• **DOCUMENT**
----
[SYNODINGO CE1 CE2][VOCADINGO CM1 CM2]
Si tout s’est bien passé, ce titre a dû vous interpeler, voir même vous faire grincer quelques dents, et c’est parfaitement normal. Il s’agissait d’un piège grossier de ma part, et je m’en excuse, qui n’avait pour but que de vous faire cliquer et j’espère que vous ne m’en voudrez pas. Le but étant bien entendu de vous parler de cette gamme de jeux quasi scolaires que sont les « dingo » (édité par Cocktail Games et Aritma), rassemblé sous la collection Didacool et de vous exposer ma façon de voir la pédagogie en règle générale. Bien entendu l’idée reste de vous narrer tout ceci afin de récolter par la suite votre avis et vos autres pistes, dans les commentaires.
Avec cette rentrée 2015, nous avons vu apparaitre deux nouveaux titres dans cette gamme : Vocadingo et Synodingo. Tous les deux présentés dans les nouvelles boites de métal des jeux Cocktail Games.
----
• **EXERCICES**
[1] Recopiez, dans l'article sur les jeux « dingo », le passage allant de « Avec cette rentrée » jusqu'à « jeux Cocktail Games. ».
[2] Relevez tous les niveaux de classe mentionnés dans l'article sur les jeux « dingo ».

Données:
----
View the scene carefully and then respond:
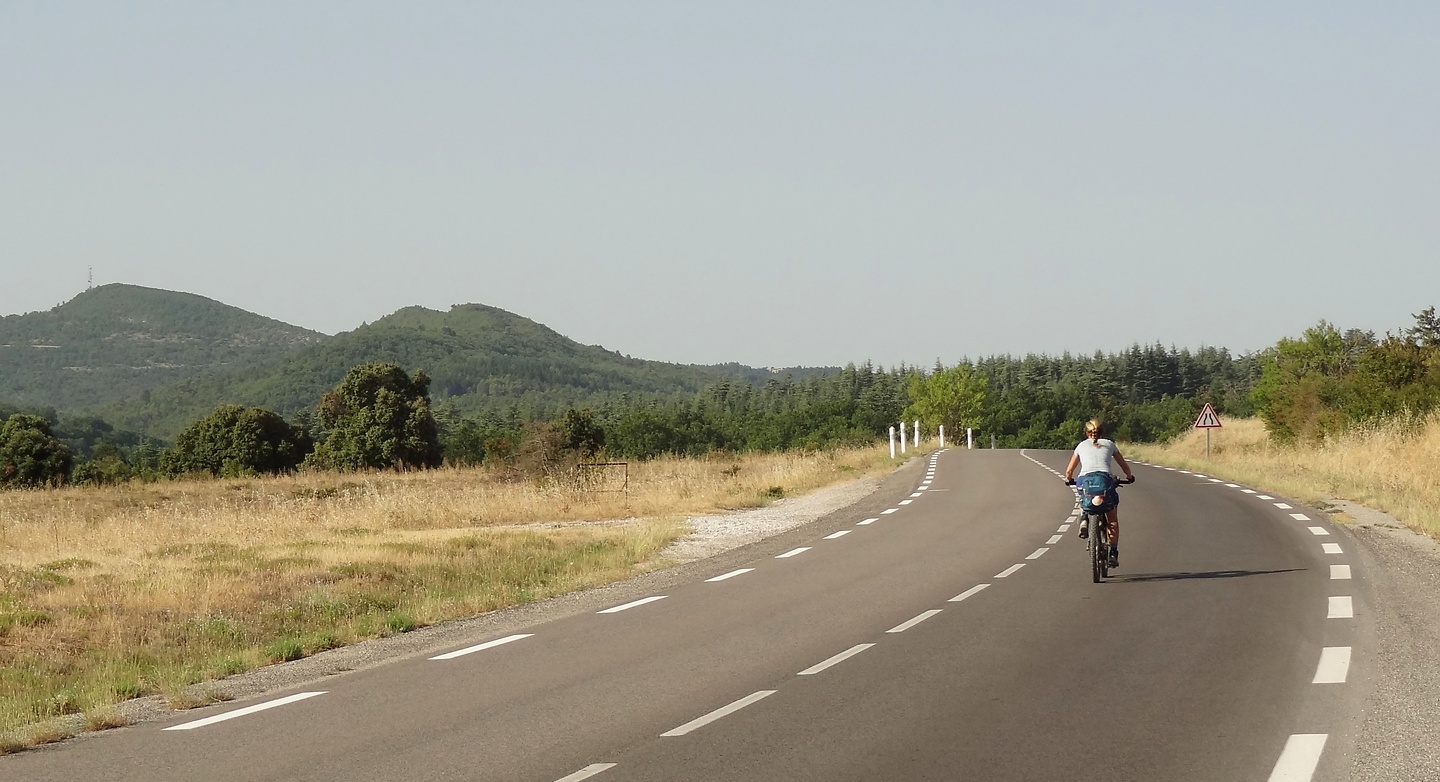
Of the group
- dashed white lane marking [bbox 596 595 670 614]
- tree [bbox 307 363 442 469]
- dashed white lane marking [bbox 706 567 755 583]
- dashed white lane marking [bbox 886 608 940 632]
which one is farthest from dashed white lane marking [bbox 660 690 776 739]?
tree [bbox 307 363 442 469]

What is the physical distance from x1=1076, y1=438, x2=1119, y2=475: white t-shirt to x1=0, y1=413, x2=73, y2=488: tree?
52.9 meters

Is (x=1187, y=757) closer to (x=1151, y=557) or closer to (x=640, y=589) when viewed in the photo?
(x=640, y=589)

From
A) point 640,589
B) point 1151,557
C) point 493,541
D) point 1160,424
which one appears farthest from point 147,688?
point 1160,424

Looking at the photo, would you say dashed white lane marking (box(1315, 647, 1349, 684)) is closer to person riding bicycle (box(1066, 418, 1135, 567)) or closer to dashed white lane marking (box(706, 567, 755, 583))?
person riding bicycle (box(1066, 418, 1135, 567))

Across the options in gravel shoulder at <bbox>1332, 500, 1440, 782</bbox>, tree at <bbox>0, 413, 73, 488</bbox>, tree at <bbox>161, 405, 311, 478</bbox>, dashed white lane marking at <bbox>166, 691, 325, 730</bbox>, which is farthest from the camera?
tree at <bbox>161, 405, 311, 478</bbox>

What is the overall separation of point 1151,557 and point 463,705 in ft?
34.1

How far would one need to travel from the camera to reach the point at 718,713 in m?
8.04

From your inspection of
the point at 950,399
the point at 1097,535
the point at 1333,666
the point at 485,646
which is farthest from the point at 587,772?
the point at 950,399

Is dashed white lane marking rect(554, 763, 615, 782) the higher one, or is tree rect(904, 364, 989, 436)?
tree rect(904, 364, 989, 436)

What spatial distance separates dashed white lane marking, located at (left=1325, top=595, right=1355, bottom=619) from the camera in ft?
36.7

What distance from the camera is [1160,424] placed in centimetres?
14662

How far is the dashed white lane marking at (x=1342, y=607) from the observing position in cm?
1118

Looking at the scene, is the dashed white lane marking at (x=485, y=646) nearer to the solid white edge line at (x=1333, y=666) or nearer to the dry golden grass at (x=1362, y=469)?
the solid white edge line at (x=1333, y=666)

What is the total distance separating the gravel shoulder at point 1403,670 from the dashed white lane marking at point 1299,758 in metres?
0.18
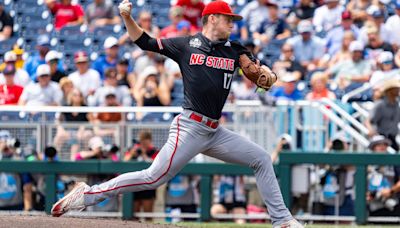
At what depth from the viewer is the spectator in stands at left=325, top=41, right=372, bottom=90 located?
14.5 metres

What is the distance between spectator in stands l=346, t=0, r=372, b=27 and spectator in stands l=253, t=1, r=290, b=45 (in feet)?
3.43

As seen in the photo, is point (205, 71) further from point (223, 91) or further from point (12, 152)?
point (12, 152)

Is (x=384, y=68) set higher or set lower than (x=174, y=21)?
----
• **RÉPONSES**
[1]
Avec cette rentrée 2015, nous avons vu apparaitre deux nouveaux titres dans cette gamme : Vocadingo et Synodingo. Tous les deux présentés dans les nouvelles boites de métal des jeux Cocktail Games.

[2] CE1, CE2, CM1, CM2